Dogpatch USA at one time was the Disneyland of the South; quite something in the sixties. It was still The Place in the early seventies, with relatively expensive tickets into the theme park, a cool tram ride down the mountain complete with Al Capp's cartoon characters come-to-life, lots of rides of the latest theme-parkly sort as well as animal- and water-based ones...paddleboats and boat tours and trains and rollercoasters and mules and what-all. Animal shows (even seals!) and petting zoos and a thriving trout farm (the latter being the last to go, actually...noted that part still going a few years ago), infinite gift shops, roaming Li'l Abner characters, musical reviews, silly skits (ever the train robbery) and always a tribute to Sadie Hawkins Day and a few other Capp standards, craft exhibiters and hillbilly houses, razorback vacuum-sucking trash containers, foods and interesting things to explore. I really got into my onyx-collecting habit from a shop there, which was connected to a geological exhibit on local crystalline rocks and the like, next to a working mill...Anyway it was a neat place for a while, chockful of resorts and restaurants and it even had its own post office/postal code. But after some time, a competitor, Silver Dollar City in Branson, MO, popped up (also in cahoots with a cave, Marvel), and Dogpatch started spiralling into a slow death. Soon it was open only during summers, when kids could be hired to work the place; many of the previous attractions closed down, the animals were shipped off, fewer water things, the razorback trashcans got blocked up and not fixed, etc. What had been a great place for budding actors and musicians and the like to get their starts dwindled into a summer carnival with trout farm. And after Al Capp died, little was left besides a couple of gift shops, a picnic spot and echoes of Shmoos. I think the last time I could go into the place was around '95, give or take a year, when entry was free and there were a couple of gift shops open (with a lot of clearance sale items) and the train still ran. Apparently a few other things operated on weekends in the summer.
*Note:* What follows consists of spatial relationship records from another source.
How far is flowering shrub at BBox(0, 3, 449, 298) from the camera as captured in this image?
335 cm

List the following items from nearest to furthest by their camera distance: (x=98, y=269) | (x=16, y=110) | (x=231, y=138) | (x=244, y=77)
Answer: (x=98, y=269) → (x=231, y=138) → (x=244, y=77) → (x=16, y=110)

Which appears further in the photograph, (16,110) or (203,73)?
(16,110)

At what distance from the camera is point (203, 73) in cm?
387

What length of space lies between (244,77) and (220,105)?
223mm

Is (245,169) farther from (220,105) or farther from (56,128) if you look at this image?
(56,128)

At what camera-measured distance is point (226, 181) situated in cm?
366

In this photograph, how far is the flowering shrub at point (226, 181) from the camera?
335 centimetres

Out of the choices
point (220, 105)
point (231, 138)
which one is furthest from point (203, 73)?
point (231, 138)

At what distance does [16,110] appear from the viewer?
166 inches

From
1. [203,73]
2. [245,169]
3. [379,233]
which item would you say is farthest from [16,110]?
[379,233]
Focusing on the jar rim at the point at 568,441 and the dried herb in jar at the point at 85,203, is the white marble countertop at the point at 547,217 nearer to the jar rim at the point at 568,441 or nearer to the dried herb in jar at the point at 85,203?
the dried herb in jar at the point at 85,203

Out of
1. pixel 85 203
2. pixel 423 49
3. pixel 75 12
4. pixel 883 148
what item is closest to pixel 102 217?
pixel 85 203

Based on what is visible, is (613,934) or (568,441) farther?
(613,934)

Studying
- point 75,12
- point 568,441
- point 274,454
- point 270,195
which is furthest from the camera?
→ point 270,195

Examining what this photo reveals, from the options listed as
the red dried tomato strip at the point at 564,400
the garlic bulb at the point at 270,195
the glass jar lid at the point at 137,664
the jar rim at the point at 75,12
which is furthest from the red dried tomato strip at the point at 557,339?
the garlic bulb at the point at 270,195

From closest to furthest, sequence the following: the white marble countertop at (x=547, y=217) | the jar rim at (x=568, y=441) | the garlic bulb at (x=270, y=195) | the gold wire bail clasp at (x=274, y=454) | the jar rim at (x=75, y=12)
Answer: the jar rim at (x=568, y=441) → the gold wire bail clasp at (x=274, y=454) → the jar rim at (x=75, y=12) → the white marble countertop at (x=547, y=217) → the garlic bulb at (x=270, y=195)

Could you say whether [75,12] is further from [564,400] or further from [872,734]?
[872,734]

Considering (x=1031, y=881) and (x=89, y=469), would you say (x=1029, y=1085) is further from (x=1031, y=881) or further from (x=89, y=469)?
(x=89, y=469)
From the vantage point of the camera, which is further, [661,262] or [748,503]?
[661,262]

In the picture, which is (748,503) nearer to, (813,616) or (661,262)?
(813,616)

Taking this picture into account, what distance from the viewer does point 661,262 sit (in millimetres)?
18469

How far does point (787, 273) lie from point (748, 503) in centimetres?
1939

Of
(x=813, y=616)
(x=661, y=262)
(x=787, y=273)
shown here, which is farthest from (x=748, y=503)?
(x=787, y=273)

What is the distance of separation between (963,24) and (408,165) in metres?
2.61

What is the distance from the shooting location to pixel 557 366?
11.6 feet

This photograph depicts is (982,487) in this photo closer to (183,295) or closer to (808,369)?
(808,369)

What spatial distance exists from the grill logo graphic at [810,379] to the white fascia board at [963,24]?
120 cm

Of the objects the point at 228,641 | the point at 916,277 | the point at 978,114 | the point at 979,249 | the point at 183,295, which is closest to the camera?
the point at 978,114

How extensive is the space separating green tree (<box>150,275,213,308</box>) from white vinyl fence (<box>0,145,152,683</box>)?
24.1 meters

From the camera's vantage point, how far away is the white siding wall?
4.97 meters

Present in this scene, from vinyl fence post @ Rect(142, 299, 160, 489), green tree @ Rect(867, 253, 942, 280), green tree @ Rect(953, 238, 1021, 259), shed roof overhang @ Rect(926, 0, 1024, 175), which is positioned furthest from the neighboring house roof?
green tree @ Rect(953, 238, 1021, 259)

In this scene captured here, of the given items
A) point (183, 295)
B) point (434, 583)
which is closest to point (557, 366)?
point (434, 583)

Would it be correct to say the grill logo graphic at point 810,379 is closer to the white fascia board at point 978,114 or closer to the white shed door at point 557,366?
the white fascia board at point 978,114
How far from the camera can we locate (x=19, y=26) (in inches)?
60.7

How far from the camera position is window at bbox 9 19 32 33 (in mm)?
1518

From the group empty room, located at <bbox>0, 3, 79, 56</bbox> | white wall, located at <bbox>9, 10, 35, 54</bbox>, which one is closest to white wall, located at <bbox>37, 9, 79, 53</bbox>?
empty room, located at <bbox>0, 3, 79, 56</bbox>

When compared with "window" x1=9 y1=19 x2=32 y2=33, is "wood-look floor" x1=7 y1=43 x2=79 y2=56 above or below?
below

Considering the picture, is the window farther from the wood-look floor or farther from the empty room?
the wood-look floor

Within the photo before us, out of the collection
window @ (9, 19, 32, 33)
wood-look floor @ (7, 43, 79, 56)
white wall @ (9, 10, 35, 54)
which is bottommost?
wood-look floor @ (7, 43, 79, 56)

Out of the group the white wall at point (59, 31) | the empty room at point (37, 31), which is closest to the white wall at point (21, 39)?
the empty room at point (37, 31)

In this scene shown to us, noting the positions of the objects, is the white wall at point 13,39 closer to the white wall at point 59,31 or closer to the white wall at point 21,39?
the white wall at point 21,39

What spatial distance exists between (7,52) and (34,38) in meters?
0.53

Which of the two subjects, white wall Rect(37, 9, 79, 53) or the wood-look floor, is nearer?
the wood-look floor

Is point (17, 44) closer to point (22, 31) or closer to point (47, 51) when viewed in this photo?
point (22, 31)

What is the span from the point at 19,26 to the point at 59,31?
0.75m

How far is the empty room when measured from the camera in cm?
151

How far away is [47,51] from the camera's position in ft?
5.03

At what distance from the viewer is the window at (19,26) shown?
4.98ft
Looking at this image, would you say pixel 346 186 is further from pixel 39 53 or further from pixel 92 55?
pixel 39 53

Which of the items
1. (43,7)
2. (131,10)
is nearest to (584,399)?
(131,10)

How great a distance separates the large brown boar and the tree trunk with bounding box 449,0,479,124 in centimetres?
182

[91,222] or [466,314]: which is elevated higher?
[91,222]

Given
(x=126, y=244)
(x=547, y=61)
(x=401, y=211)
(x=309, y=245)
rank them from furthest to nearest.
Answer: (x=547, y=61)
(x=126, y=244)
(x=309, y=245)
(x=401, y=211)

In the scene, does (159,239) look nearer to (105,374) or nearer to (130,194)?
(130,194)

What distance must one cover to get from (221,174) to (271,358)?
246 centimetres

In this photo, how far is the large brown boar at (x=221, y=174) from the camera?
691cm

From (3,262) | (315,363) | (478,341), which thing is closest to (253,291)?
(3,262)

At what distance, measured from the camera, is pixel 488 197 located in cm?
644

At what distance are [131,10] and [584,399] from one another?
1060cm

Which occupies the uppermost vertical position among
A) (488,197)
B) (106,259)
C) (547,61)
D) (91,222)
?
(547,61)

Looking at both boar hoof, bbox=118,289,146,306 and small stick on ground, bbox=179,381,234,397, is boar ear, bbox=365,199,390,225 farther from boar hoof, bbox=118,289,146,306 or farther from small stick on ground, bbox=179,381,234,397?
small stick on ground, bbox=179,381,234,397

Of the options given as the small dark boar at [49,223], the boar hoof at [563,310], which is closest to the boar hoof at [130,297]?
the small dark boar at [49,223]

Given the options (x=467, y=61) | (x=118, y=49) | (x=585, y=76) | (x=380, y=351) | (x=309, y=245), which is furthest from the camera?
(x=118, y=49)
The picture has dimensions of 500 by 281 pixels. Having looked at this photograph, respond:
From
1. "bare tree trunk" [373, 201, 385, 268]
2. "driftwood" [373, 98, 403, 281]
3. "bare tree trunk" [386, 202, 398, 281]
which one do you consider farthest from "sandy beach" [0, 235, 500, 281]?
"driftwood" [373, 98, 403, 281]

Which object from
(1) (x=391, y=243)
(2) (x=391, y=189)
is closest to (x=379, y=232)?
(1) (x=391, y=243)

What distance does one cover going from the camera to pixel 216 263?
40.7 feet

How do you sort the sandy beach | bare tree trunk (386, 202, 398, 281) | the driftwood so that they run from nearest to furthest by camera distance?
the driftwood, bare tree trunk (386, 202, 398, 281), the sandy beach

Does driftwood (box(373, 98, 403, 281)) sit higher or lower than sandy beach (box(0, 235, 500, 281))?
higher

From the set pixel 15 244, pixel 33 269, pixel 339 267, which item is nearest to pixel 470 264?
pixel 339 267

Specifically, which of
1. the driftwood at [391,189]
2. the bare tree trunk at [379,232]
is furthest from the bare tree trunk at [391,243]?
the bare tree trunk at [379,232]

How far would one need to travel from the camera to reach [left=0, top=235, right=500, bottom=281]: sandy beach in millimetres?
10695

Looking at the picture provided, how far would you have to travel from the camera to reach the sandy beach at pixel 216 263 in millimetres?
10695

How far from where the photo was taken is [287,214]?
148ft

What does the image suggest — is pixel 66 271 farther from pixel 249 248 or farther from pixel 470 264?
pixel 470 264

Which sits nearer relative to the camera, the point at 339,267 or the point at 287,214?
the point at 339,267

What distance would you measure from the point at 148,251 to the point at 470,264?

Now you can't even get into the area as a picnic stop, so Dogpatch is finally totally history. Sniff.
I drove around Harrison. Half my clan lives in this area but I didn't want to spend time trying to roust anyone only to say I hadda go, immediately. I walked around Hudson's grocery and drove about a few houses and old haunts, noting that so many changes had taken place it was just a whole new town, even to me (I've run through the place every few years). Some people were setting up a little farmer's market of sorts along the Square, and I wanted to stop at the library to see if I could borrow a computer and check out my motel/hotel options for the evening, but I didn't want to just wait around (still not hungry). So on I went up 65 into Missouri. Nice enough morning drive, though some of the Ozarks were still adrift in fog near the border. Figured I'd get gas in Missouri; usually much cheaper than it is around Harrison. Passed the slew of entertainer-signs around Branson, another area that has changed dramatically over the past few decades (poor Lake Taneycomo!). Ran on to Springfield and pulled off to check out the tourist center.
It's a tiny one and I rarely go there, but I was dead-tired (for some reason) and they did have free coffee. So I looked at the booklets and brochures, sipped some java, looked at a few stuffed birds in display cases, and stumbled back out. Debated napping, but the light and temperature weren't conducive to that, so I drove on and got gas, and finally decided to hit Bass Pro to try to walk around and wake up. We have Bass Pro shops where I live, but my cousin showed me this one long ago so it's become a semi-regular stop when I'm in the area, if just for the nice restrooms. I tried to eat a cookie I still had that Nancy C. gave me at Armadillocon, and some of my old carrots...I think the carrots were near-death themselves and the cookie just gave me heartburn. But I parked and went in the store.
Bass Pro is a big hunter supply store, but the decor is teeming with the art of the taxidermist and some living exhibits. So it's kind of fun, in a slightly morbid way, to tour the place and take pictures. There are also interesting gadgets, furnishings, arcades and restaurants at these places. You never know what you'll bump into around the next corner.